GIVEN INSTRUCTION
Return the passage of the Wayfair tax article starting at "Posted on July" and ending at "their useful comments.", copied word for word.

SUPPLIED PASSAGE
>>>

Posted on July 9, 2018
[Editor's Note:

This article originally appeared in the July 9, 2018, issue of Tax Notes.

]
Reuven S. Avi-Yonah
Reuven S. Avi-Yonah

Reuven S. Avi-Yonah is the Irwin I. Cohn Professor of Law at the University of Michigan. He dedicates this article to Wally Hellerstein, a great colleague and friend who has labored for the past 26 years to overcome the mistake the Supreme Court made in Quill. He thanks Hellerstein, Ruth Mason, and Fadi Shaheen for their useful comments.

In this article, Avi-Yonah argues that the Court’s recent decision in Wayfair has implications for the EU’s struggle with taxing the digital economy, as well as for the broader international effort to update international tax rules for the 21st century — that is, it bolsters the argument for dispensing with the 19th-century permanent establishment concept.

Copyright 2018 Reuven S. Avi-Yonah.
All rights reserved.

“While nexus rules are clearly necessary, the Court should focus on rules that are appropriate to the twenty-first century, not the nineteenth.”1

On June 21 the U.S. Supreme Court decided Wayfair.2 It held in a 5-4 majority opinion written by Justice Anthony M. Kennedy that the states will generally be allowed to require out-of-state retailers to collect sales tax when they ship goods to in-state addresses, even when they lack a physical presence in the taxing state.3 The decision has important implications not only for U.S. state taxes but also for EU and international tax.

Since the Great Depression (which drastically reduced state income tax revenue), U.S. states have increasingly relied on sales taxes for their revenues. The tax applies to the final sale of goods (and some services) to an in-state consumer.4 Because the states have open borders with each other, all the states that have a sales tax also impose an identical use tax on products brought or shipped from out of state. However, other than in the case of cars that must be registered, such a tax must rely on the honesty of consumers to report their purchases, and not surprisingly self-reporting is exceedingly rare. The only way to meaningfully collect the use tax on individual purchasers is by requiring remote sellers to do so and remit the proceeds to the state governments.

In 1967, long before the invention of the internet and the rise of e-commerce, the Supreme Court decided in National Bellas Hess that states may not require a remote seller to collect use tax unless the seller has a physical presence in the state.5 The Court held that both the commerce clause and the due process clause of the Constitution prohibit the states from imposing such a burden on remote sellers. In 1992 the issue came up again in Quill, and the Court reiterated its previous holding, except it relied only on the commerce clause. The reason, as the Court stated, was to invite Congress (which has complete authority to regulate interstate commerce) to intervene.

<<<

Excerpts from a spatial reasoning dataset
>>>

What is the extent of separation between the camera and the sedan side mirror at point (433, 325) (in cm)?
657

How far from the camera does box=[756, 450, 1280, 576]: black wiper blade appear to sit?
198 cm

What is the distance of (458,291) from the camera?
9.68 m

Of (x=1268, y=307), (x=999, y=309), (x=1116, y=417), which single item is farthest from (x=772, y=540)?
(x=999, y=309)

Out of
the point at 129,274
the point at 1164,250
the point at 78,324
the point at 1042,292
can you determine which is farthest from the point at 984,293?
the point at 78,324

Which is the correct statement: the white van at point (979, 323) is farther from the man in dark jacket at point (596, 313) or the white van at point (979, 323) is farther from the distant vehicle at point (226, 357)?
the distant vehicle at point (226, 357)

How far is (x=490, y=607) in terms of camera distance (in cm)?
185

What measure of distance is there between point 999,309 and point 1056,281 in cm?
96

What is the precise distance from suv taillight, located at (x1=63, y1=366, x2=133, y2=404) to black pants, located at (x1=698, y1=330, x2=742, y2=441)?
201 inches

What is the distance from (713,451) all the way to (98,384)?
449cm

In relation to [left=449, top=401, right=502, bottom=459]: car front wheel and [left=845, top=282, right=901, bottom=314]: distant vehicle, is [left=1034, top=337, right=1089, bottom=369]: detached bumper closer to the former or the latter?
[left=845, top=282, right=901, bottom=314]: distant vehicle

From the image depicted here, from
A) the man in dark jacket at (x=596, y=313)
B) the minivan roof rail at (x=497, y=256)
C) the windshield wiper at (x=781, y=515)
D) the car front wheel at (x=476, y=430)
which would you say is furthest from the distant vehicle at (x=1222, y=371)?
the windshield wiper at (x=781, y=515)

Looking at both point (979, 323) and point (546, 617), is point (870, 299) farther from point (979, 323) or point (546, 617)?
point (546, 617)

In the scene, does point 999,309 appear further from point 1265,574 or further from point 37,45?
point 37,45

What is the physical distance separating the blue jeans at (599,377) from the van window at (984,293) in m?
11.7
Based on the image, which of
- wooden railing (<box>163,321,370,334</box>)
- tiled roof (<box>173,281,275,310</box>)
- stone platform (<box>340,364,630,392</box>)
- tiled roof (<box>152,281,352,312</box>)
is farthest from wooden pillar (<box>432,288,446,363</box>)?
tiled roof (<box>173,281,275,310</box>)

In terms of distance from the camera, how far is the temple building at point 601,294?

<<<

REPLY
Posted on July 9, 2018
[Editor's Note:

This article originally appeared in the July 9, 2018, issue of Tax Notes.

]
Reuven S. Avi-Yonah
Reuven S. Avi-Yonah

Reuven S. Avi-Yonah is the Irwin I. Cohn Professor of Law at the University of Michigan. He dedicates this article to Wally Hellerstein, a great colleague and friend who has labored for the past 26 years to overcome the mistake the Supreme Court made in Quill. He thanks Hellerstein, Ruth Mason, and Fadi Shaheen for their useful comments.